▶ SET PROBLEM:
Rewrite everything from "These he cites" down to "Europe several times." in the passage about Cicala Mvta, with "fiddle" replaced by "violin".

▶ DOCUMENT PASSAGE:
+++
A mixture of old and new, east and west their music borrows openly from
Klezmer, Turkish, Nepalese and Balkan music, progressive rock, punk, free
jazz and folk to create it's own world. Colorful chindon groups used to
be a common sight in Japan, marching in the streets noisily banging a
chindon drum, while saxophones or clarinets would pick out the melody
to the hits of the day.Ohkuma tramped the streets of Tokyo for 7 years
playing clarinet as part of a spluttering tradition, until the late 80s
when together with the group Compostella he started to revive chindon
music by mixing it with other elements. While Japan is the only eastern
country to have so readily absorbed western music, street performances
of wind and percussion instruments can be found all over the world. As
an "unmilitarized" street music, chindon is related to Jewish Klezmer
music, New Orleans brass bands and wind and percussion ensembles from
China and south east Asia. Ohkuma is as keen to embrace these influences
in the music of Cicala Mvta. "In my opinion, old jazz , klezmer or wedding
brass band traditions, from India to the Balkans, are all similar to chindon
as an early modern mixture music . These are all clarinet musics, so it's
very natural for me to play these types together" he says. Ohkuma's other
disparate influences help give Cicala Mvta their own distinctive sound.
These he cites as progressive rock, punk, avant-garde jazz, early modern
music (such as Bartok) and folk. Only occasionally featuring the chindon
drum, Ohkuma's perky clarinet is ably abetted by an unusual line-up of
musicians, each bringing with them a sense of individuality to supplement
Ohkuma's clarinet and saxophone, in what is a totally original line-up;
fluid, distorted electric guitar, rip-roaring, booming tuba, frantic,
discordant fiddle, and tinny, shuffling drums.
Cicala
Mvta are a truly dynamic live act, one of a handful of Japanese groups,
to have created a 'buzz' in other countries. Their first overseas gig
in 2000 was supporting Blur in London, afterwhich they toured for 6 weeks,
playing to enthusiastic audiences at festivals throughout Europe. They
have since been back to Europe several times.
+++
▶ RECORDS PROVIDED:

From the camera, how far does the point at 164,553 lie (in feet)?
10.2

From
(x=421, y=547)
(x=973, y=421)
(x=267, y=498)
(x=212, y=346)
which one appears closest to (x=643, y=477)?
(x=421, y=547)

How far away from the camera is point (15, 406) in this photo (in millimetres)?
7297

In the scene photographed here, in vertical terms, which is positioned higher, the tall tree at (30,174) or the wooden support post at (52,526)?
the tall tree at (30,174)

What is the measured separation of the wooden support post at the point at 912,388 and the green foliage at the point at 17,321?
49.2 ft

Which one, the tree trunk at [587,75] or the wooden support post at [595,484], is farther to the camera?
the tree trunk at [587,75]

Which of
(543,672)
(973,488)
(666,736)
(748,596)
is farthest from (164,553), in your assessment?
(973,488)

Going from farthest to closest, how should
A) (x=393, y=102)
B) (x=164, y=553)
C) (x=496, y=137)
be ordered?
+++
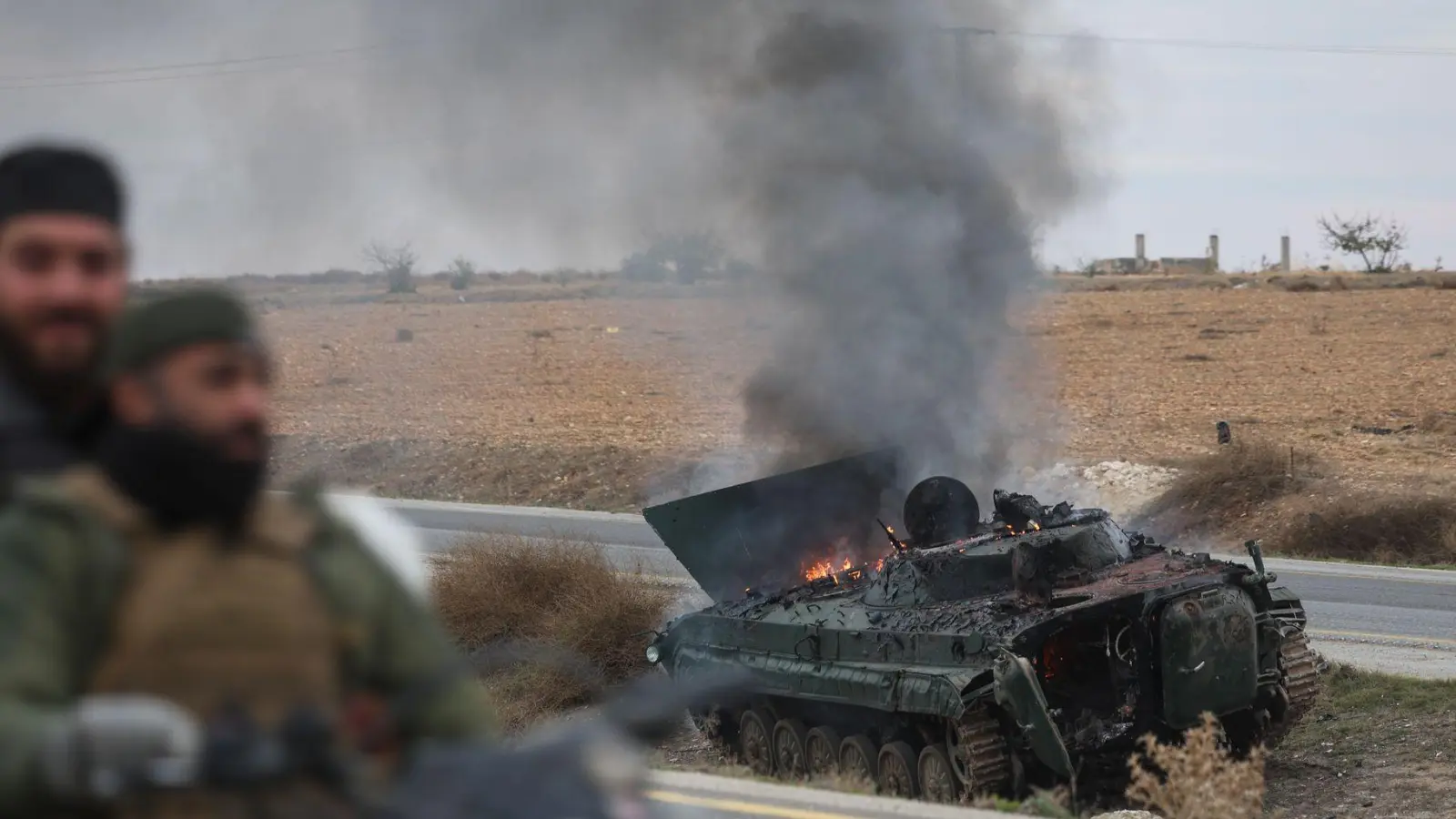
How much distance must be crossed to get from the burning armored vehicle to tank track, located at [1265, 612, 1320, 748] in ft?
+++
▶ TASK ANSWER:
These he cites as progressive rock, punk, avant-garde jazz, early modern
music (such as Bartok) and folk. Only occasionally featuring the chindon
drum, Ohkuma's perky clarinet is ably abetted by an unusual line-up of
musicians, each bringing with them a sense of individuality to supplement
Ohkuma's clarinet and saxophone, in what is a totally original line-up;
fluid, distorted electric guitar, rip-roaring, booming tuba, frantic,
discordant violin, and tinny, shuffling drums.
Cicala
Mvta are a truly dynamic live act, one of a handful of Japanese groups,
to have created a 'buzz' in other countries. Their first overseas gig
in 2000 was supporting Blur in London, afterwhich they toured for 6 weeks,
playing to enthusiastic audiences at festivals throughout Europe. They
have since been back to Europe several times.